La sentencia, que fue notificada a las partes, condena a Brasil porque las investigaciones iniciadas por la policía civil de Río de Janeiro fueron archivadas en 2009 por prescripción, no esclarecieron las muertes y nadie fue sancionado.

Sobre las tres mujeres que fueron violadas las autoridades jamás realizaron una investigación, agregó la Corte.

La primera incursión policial y militar a la favela ocurrió el 18 de octubre de 1994 y dejó un saldo de 13 residentes fallecidos, cuatro de ellos niños, y “algunos policías cometieron actos de violencia sexual en contra de tres jóvenes de sexo femenino, dos de las cuales eran niñas de 15 y 16 años de edad”, explica la sentencia.

La segunda incursión se produjo el 8 de mayo de 1995 y tuvo como resultado tres policías heridos y 13 habitantes de la favela muertos, de los cuales dos eran niños.

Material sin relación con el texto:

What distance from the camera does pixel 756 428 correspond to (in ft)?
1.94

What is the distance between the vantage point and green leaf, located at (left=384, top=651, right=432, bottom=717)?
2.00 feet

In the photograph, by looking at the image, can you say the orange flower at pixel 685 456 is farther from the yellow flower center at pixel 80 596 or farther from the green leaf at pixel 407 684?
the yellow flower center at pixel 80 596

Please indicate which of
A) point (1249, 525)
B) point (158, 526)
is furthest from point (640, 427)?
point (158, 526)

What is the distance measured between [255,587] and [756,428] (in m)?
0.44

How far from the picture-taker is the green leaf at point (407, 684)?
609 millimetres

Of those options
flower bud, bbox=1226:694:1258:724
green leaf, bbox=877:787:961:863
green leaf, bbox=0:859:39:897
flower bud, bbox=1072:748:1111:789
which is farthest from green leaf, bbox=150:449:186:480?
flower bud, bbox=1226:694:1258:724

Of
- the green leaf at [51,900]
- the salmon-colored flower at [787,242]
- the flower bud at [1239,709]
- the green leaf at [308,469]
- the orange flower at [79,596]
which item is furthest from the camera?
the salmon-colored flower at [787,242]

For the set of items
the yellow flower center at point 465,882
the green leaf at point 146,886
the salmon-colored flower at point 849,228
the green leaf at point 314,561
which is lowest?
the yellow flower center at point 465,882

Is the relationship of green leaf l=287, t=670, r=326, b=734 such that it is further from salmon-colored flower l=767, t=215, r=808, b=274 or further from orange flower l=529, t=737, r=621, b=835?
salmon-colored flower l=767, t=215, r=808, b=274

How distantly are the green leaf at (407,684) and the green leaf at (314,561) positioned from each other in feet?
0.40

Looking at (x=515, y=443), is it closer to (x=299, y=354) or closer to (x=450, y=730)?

La Corte condenó que las investigaciones fueran conducidas por la propia policía y no por una entidad independiente como el Ministerio Público o un organismo judicial.

“Estas investigaciones no cumplieron con los mínimos estándares de debida diligencia en casos de ejecuciones extrajudiciales y graves violaciones a los derechos humanos”.

“Por otro lado, pese a que la actuación de la policía estuvo plagada de omisiones y negligencia, otros órganos estatales tuvieron la oportunidad de rectificar la investigación y no lo hicieron”, explicaron los jueces.

Según la Corte, se produjo una demora injustificada en las investigaciones que dejó a los familiares de las víctimas “en una situación de incertidumbre respecto a los responsables de los hechos y sin posibilidad de acceder a una reparación por los daños”.

“Las diligencias practicadas en la investigación fueron irrelevantes, lo que se tradujo en la denegación de justicia y contribuyó a la impunidad de los hechos”.

“Pese a la gravedad de los hechos, que configurarían ejecuciones extrajudiciales, las investigaciones fueron sesgadas por la preconcepción de que las víctimas habían muerto como resultado de haberse enfrentado a la policía”, agrega el fallo.

En la sentencia, la CorteIDH ordena a Brasil iniciar o reactivar las investigaciones sobre las muertes y los hechos de violencia sexual.

También le exige “publicar anualmente un informe oficial con los datos relativos a las muertes producidas durante operativos de la policía en todos los estados del país y con información actualizada anualmente sobre las investigaciones realizadas respecto a cada incidente resultante en la muerte de un civil o de un policía”.

Otra orden de los jueces es que cuando se presenten denuncias por violencia sexual, torturas o asesinatos con policías involucrados, los casos deben estar a cargo de un órgano independiente.

Los jueces también señalaron que Brasil debe implementar un programa o curso permanente y obligatorio sobre atención a mujeres víctimas de violación sexual.

El Estado brasileño deberá pagar a los familiares de los fallecidos y a las mujeres víctimas de violencia sexual indemnizaciones por daño material e inmaterial.

La CorteIDH forma parte de la Organización de Estados Americanos y sus resoluciones son de acatamiento obligatorio.